課題
自律型撮像装置について述べた下の文章から、「また、図2の液量調整機構11」という語句を含むところで始まり「回転運動を行うことができる。」の直後で終わる範囲を、一字も変えずに返す。

原文抜粋
.....

また、図2の液量調整機構11のシリンダ内液量を増加させるとともに、液量調整機構5のシリンダ内液量を減少させることで、液量調整機構11,8,5,10を含む傾斜面に垂直な傾斜回転軸の周りで、レンズ2が図2の右上方向に移動するように回転する。
【0028】
このように、液量調整機構5乃至12の液量制御により、図5に示す回転軌道Fに沿って、垂直面に対し傾斜した傾斜回転軸の周りに上下斜め方向に所定角度だけ往復回転動作させながらレンズ2を旋回させる動作を、異なる傾斜回転軸毎に繰り返し行う。かくして、複数の上下往復回転を複合させた回転軌道Fに沿ってレンズ2をジグザグまたは波状に移動し、カメラ3の視線方向を所望の目標回転角へ旋回させる回転運動を行うことができる。
【0029】
なお、自律型撮像装置は、液量調整機構5乃至12を立体的に配置しているために、すべての角度への回転が可能となる。
自律型撮像装置の回転方法は、重心位置の移動によって姿勢変化を行うことができるものであれば、海上以外の地上、空中においても適用することができる。
例えば、自律型撮像装置を地上に設置する場合は、球状フレーム1を地面に置き、液量調整機構5乃至12の液量調整により重心位置を移動させることで、球状フレーム1が地面の上を転がり、カメラ3の視線方向を所望の方向に変化させることができる。
また、例えば自律型撮像装置を空中に浮遊させる場合は、球状フレーム1内にヘリウムガスを詰めて球状フレーム1を気球のように浮かせ、液量調整機構5乃至12の液量調整により重心位置を移動させることで、球状フレーム1が空中で回転し、カメラ3の視線方向を所望の方向に変化させることができる。この場合、液量調整機構5乃至12の代わりにヘリウムガスよりも重量の重い気体を充填した気体量調整機構を設けても良い。

.....

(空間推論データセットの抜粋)

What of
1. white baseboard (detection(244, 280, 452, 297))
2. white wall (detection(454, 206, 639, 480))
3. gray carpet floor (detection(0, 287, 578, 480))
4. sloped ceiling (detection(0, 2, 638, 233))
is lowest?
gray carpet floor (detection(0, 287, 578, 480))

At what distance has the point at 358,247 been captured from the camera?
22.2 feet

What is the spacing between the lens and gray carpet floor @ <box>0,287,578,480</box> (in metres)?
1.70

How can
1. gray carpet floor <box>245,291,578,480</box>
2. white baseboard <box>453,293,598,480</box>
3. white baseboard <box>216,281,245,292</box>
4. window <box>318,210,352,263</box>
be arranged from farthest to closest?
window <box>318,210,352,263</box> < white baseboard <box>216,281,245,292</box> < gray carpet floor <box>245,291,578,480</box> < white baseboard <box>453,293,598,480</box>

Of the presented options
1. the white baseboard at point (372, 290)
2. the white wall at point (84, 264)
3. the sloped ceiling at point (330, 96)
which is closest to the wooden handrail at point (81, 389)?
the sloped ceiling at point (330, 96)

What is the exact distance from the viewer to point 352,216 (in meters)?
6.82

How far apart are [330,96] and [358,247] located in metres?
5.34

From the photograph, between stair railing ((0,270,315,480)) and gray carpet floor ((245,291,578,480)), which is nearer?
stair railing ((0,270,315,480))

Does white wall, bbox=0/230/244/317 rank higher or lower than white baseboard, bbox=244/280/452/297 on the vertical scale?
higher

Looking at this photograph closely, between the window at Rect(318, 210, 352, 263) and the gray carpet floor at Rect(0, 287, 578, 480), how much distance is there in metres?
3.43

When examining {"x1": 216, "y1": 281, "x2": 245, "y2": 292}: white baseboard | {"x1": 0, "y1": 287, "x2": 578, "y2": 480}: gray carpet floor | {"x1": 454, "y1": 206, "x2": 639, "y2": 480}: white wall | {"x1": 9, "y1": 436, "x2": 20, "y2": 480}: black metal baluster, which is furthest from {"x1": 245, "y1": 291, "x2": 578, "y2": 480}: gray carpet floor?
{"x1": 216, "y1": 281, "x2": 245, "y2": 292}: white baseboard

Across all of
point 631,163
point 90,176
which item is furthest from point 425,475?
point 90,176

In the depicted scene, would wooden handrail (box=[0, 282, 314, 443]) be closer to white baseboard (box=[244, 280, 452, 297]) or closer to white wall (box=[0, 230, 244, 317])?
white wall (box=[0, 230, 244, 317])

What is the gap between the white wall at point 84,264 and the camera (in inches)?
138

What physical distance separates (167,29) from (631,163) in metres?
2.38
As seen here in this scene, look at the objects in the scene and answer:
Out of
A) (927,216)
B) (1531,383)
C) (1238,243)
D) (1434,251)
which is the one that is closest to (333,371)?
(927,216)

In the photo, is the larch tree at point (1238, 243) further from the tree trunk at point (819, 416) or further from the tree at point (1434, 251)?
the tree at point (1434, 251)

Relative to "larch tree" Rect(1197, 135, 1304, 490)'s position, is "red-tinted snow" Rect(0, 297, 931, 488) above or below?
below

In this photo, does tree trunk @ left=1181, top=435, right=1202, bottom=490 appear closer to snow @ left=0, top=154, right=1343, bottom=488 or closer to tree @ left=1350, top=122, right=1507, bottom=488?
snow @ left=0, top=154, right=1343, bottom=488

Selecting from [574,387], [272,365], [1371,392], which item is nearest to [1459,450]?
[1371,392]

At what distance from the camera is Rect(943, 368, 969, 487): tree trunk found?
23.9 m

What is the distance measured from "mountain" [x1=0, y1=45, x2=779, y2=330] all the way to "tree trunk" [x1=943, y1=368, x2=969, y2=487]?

.....

出力結果
また、図2の液量調整機構11のシリンダ内液量を増加させるとともに、液量調整機構5のシリンダ内液量を減少させることで、液量調整機構11,8,5,10を含む傾斜面に垂直な傾斜回転軸の周りで、レンズ2が図2の右上方向に移動するように回転する。
【0028】
このように、液量調整機構5乃至12の液量制御により、図5に示す回転軌道Fに沿って、垂直面に対し傾斜した傾斜回転軸の周りに上下斜め方向に所定角度だけ往復回転動作させながらレンズ2を旋回させる動作を、異なる傾斜回転軸毎に繰り返し行う。かくして、複数の上下往復回転を複合させた回転軌道Fに沿ってレンズ2をジグザグまたは波状に移動し、カメラ3の視線方向を所望の目標回転角へ旋回させる回転運動を行うことができる。